Science blogger Josh Rosenau explains Gould’s seminal paper written with Richard Lewontin, “The Spandrels of San Marcos and the Panglossian Paradigm: A Critique of the Adaptationist Program.”

The point was that biologists were too quick to insist that every feature was adaptive and a result of natural selection. Spandrels are triangular structures produced when two round arches meet. They are necessary byproducts of joining rounded and flat surfaces. Nonetheless, in many churches they are richly decorated and the entire artistic vision for a space can be shaped by the spandrels. One might, Gould points out, be lead to think that the spandrels are there in order to be used for paintings, and not that they are necessary by-products nicely dressed up. The worldview he criticizes treats anything, whether spandrels or five fingers, as the product of intense selection, a perfect solution to the problems it faces.

In other words, an existing natural feature, whether immunity or breastfeeding, may not be the result of evolutionary pressure, it may be an incidental feature of a solution to an entirely different problem or it may represent the limits of genetic adapatation. For example, it would undoubtedly be evolutionarily advantageous to have eyes in the back of our heads yet we never developed them. Instead technology gave us mirrors, which we can use to escape our biological limitations and see behind us. Two eyes don’t represent the best of all possible outcomes, merely the outcome that we have.

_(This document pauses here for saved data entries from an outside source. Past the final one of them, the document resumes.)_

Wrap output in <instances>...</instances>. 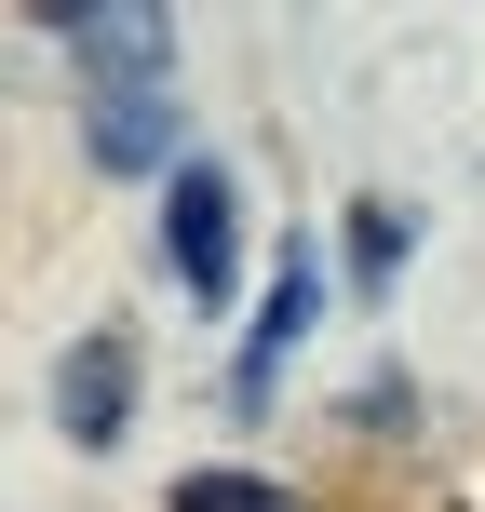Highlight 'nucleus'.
<instances>
[{"label": "nucleus", "mask_w": 485, "mask_h": 512, "mask_svg": "<svg viewBox=\"0 0 485 512\" xmlns=\"http://www.w3.org/2000/svg\"><path fill=\"white\" fill-rule=\"evenodd\" d=\"M405 243H418L405 216H391V203H364V216H351V283H391V270H405Z\"/></svg>", "instance_id": "nucleus-7"}, {"label": "nucleus", "mask_w": 485, "mask_h": 512, "mask_svg": "<svg viewBox=\"0 0 485 512\" xmlns=\"http://www.w3.org/2000/svg\"><path fill=\"white\" fill-rule=\"evenodd\" d=\"M324 324V243H283L270 256V297H256V337H243V364H230V418H270V391H283V351Z\"/></svg>", "instance_id": "nucleus-3"}, {"label": "nucleus", "mask_w": 485, "mask_h": 512, "mask_svg": "<svg viewBox=\"0 0 485 512\" xmlns=\"http://www.w3.org/2000/svg\"><path fill=\"white\" fill-rule=\"evenodd\" d=\"M162 256H176V283L189 297H243V189H230V162H176L162 176Z\"/></svg>", "instance_id": "nucleus-1"}, {"label": "nucleus", "mask_w": 485, "mask_h": 512, "mask_svg": "<svg viewBox=\"0 0 485 512\" xmlns=\"http://www.w3.org/2000/svg\"><path fill=\"white\" fill-rule=\"evenodd\" d=\"M135 391H149L135 324L68 337V351H54V432H68V445H122V432H135Z\"/></svg>", "instance_id": "nucleus-2"}, {"label": "nucleus", "mask_w": 485, "mask_h": 512, "mask_svg": "<svg viewBox=\"0 0 485 512\" xmlns=\"http://www.w3.org/2000/svg\"><path fill=\"white\" fill-rule=\"evenodd\" d=\"M95 162L108 176H162V162H176V95H95Z\"/></svg>", "instance_id": "nucleus-5"}, {"label": "nucleus", "mask_w": 485, "mask_h": 512, "mask_svg": "<svg viewBox=\"0 0 485 512\" xmlns=\"http://www.w3.org/2000/svg\"><path fill=\"white\" fill-rule=\"evenodd\" d=\"M176 512H310L297 486H270V472H189Z\"/></svg>", "instance_id": "nucleus-6"}, {"label": "nucleus", "mask_w": 485, "mask_h": 512, "mask_svg": "<svg viewBox=\"0 0 485 512\" xmlns=\"http://www.w3.org/2000/svg\"><path fill=\"white\" fill-rule=\"evenodd\" d=\"M54 41L95 68V95H162V68H176V14H149V0H68L54 14Z\"/></svg>", "instance_id": "nucleus-4"}]
</instances>
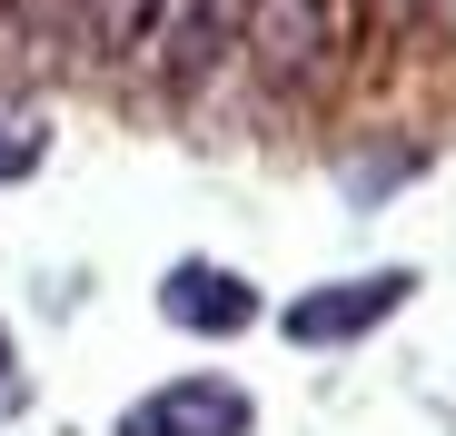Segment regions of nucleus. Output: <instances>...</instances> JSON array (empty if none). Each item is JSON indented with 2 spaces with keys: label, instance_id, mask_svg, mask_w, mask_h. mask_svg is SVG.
Masks as SVG:
<instances>
[{
  "label": "nucleus",
  "instance_id": "obj_1",
  "mask_svg": "<svg viewBox=\"0 0 456 436\" xmlns=\"http://www.w3.org/2000/svg\"><path fill=\"white\" fill-rule=\"evenodd\" d=\"M417 298V268H367V278H328V287H297L278 308V337L288 347H357L377 337L397 308Z\"/></svg>",
  "mask_w": 456,
  "mask_h": 436
},
{
  "label": "nucleus",
  "instance_id": "obj_2",
  "mask_svg": "<svg viewBox=\"0 0 456 436\" xmlns=\"http://www.w3.org/2000/svg\"><path fill=\"white\" fill-rule=\"evenodd\" d=\"M248 40V0H169V11H159V30H149V69H159V90H199L208 80V69L228 60V50H239Z\"/></svg>",
  "mask_w": 456,
  "mask_h": 436
},
{
  "label": "nucleus",
  "instance_id": "obj_3",
  "mask_svg": "<svg viewBox=\"0 0 456 436\" xmlns=\"http://www.w3.org/2000/svg\"><path fill=\"white\" fill-rule=\"evenodd\" d=\"M248 426H258V397L239 377H169L119 416V436H248Z\"/></svg>",
  "mask_w": 456,
  "mask_h": 436
},
{
  "label": "nucleus",
  "instance_id": "obj_4",
  "mask_svg": "<svg viewBox=\"0 0 456 436\" xmlns=\"http://www.w3.org/2000/svg\"><path fill=\"white\" fill-rule=\"evenodd\" d=\"M159 318H169L179 337H248L268 308H258V287H248L239 268H218V258H179V268L159 278Z\"/></svg>",
  "mask_w": 456,
  "mask_h": 436
},
{
  "label": "nucleus",
  "instance_id": "obj_5",
  "mask_svg": "<svg viewBox=\"0 0 456 436\" xmlns=\"http://www.w3.org/2000/svg\"><path fill=\"white\" fill-rule=\"evenodd\" d=\"M159 11H169V0H80V40L100 60H139L149 30H159Z\"/></svg>",
  "mask_w": 456,
  "mask_h": 436
},
{
  "label": "nucleus",
  "instance_id": "obj_6",
  "mask_svg": "<svg viewBox=\"0 0 456 436\" xmlns=\"http://www.w3.org/2000/svg\"><path fill=\"white\" fill-rule=\"evenodd\" d=\"M417 169H427V149L407 139V149H367V159H347V169H338V189H347V208H377L387 189H407Z\"/></svg>",
  "mask_w": 456,
  "mask_h": 436
},
{
  "label": "nucleus",
  "instance_id": "obj_7",
  "mask_svg": "<svg viewBox=\"0 0 456 436\" xmlns=\"http://www.w3.org/2000/svg\"><path fill=\"white\" fill-rule=\"evenodd\" d=\"M40 159H50V129L20 119V109H0V179H30Z\"/></svg>",
  "mask_w": 456,
  "mask_h": 436
},
{
  "label": "nucleus",
  "instance_id": "obj_8",
  "mask_svg": "<svg viewBox=\"0 0 456 436\" xmlns=\"http://www.w3.org/2000/svg\"><path fill=\"white\" fill-rule=\"evenodd\" d=\"M397 20H407L417 40H436V50H446V40H456V0H397Z\"/></svg>",
  "mask_w": 456,
  "mask_h": 436
},
{
  "label": "nucleus",
  "instance_id": "obj_9",
  "mask_svg": "<svg viewBox=\"0 0 456 436\" xmlns=\"http://www.w3.org/2000/svg\"><path fill=\"white\" fill-rule=\"evenodd\" d=\"M20 397H30V377H20V347H11V327H0V416H20Z\"/></svg>",
  "mask_w": 456,
  "mask_h": 436
},
{
  "label": "nucleus",
  "instance_id": "obj_10",
  "mask_svg": "<svg viewBox=\"0 0 456 436\" xmlns=\"http://www.w3.org/2000/svg\"><path fill=\"white\" fill-rule=\"evenodd\" d=\"M0 11H11V0H0Z\"/></svg>",
  "mask_w": 456,
  "mask_h": 436
}]
</instances>
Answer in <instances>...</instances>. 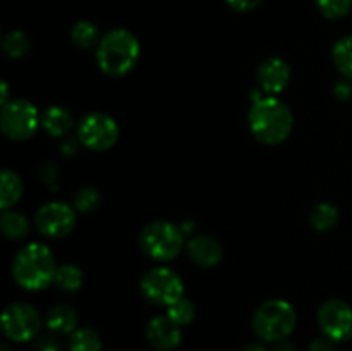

Nature is NOT perfect and therefore technology can improve upon nature.

It’s easy to see the limits of the Panglossian paradigm in immunity. Natural immunity is clearly deficient and involves a massive amount of disease and death. Just as rear view mirrors allow drivers to escape the limitations of only two forward facing eyes, vaccines allow us to escape the limitations of an immune system that requires us to be exposed to a deadly pathogen (and possibly die) in order to become immune.

It’s harder to see the limits of the Panglossian paradigm in breastfeeding because lactivists and their organizations have spent dozens of years and millions of dollars explicitly denying the limitations of breastfeeding. They’ve resorted to lying in order to do so: lying about the high failure rate of breastfeeding due to insufficient breastmilk, lying about the high complication rate from dehydration or jaundice and lying to exaggerate the benefits of breastfeeding. They lie not out of malice but out of a deeply held belief in the erroneous Panglossian paradigm that evolution produces the “best of all possible world” when it merely produces survival of the fittest. They assert that formula cannot possibly be as good as breastmilk when the reality is that it, like vaccines, could ultimately be better, safer and more convenient because we can often improve upon nature.

Breastfeeding may represent the result of hundreds of years of evolution but evolution does not produce perfection. Lactivists who refuse to recognize their error are no different from antivaxxers who refuse to recognize the same error.

What do lactivists and antivaxxers have in common? Neither truly understands the limitations of evolution, and lacking that understanding make extravagant and false claims about the virtues of the biological norm.